■ **Source extract**
BEGIN

Artificial neural networks are currently used to drive cars, to interpret video surveillance and to monitor and regulate traffic.

It may be possible for a patient with a neurological disorder to receive treatment from the doctor by just making a video clip of movements, suggest researchers.

The study by Dr Hardeep Ryait and colleagues at CCBN-University of Lethbridge in Alberta, Canada, published in the open-access journal -- PLOS Biology -- shows how this might one day be possible.

Using rats that had incurred a stroke that affected the movement of their fore-limbs, the scientists first asked experts to score the rats' degree of impairment based on how they reached for food.

Then they input this information into a state-of-the-art deep neural network so that it could learn to score the rats' reaching movements with human-expert accuracy.

When the network was subsequently given video footage from a new set of rats reaching for food, it was then also able to score their impairments with similar human-like accuracy.

The same programme proved able to score other tests given to rats and mice, including tests of their ability to walk across a narrow beam and to pull a string to obtain a food reward.

Artificial neural networks are currently used to drive cars, to interpret video surveillance and to monitor and regulate traffic.

This revolution in the use of artificial neural networks has encouraged behavioural neuroscientists to use such networks for scoring the complex behaviour of experimental subjects.

Similarly, neurological disorders could also be assessed automatically, allowing quantification of behaviour as part of a check-up or to assess the effects of drug treatment.

This could help avoid the delay that can present a major roadblock to patient treatment.

Altogether, this research indicates that deep neural networks such as this can provide a reliable score for neurological assessment and can assist in designing behavioural metrics to diagnose and monitor neurological disorders.

Interestingly, the results revealed that this network can use a wider range of information than that included by experts in a behavioural scoring system.

A further distinct contribution of this research is that this network was able to identify features of the behaviour that are most indicative of motor impairments. This is important because this has the potential to improve monitoring the effects of rehabilitation.

This method would aid standardisation of the diagnosis and monitoring of neurological disorders, and in the future could be used by patients at home for monitoring of daily symptoms.

END

■ **Given records**
BEGIN

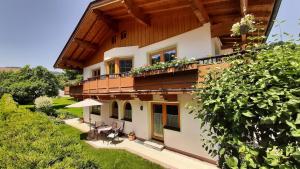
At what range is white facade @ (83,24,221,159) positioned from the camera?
30.1ft

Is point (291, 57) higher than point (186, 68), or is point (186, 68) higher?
point (186, 68)

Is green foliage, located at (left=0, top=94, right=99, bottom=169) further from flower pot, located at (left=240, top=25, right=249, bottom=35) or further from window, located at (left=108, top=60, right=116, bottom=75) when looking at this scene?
window, located at (left=108, top=60, right=116, bottom=75)

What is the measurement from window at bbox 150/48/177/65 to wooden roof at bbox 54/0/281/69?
2223 mm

END

■ **Task statement**
Write out the passage on neural networks above from "This revolution in" up to and including "monitor neurological disorders.".

■ **Solved exercise**
This revolution in the use of artificial neural networks has encouraged behavioural neuroscientists to use such networks for scoring the complex behaviour of experimental subjects.

Similarly, neurological disorders could also be assessed automatically, allowing quantification of behaviour as part of a check-up or to assess the effects of drug treatment.

This could help avoid the delay that can present a major roadblock to patient treatment.

Altogether, this research indicates that deep neural networks such as this can provide a reliable score for neurological assessment and can assist in designing behavioural metrics to diagnose and monitor neurological disorders.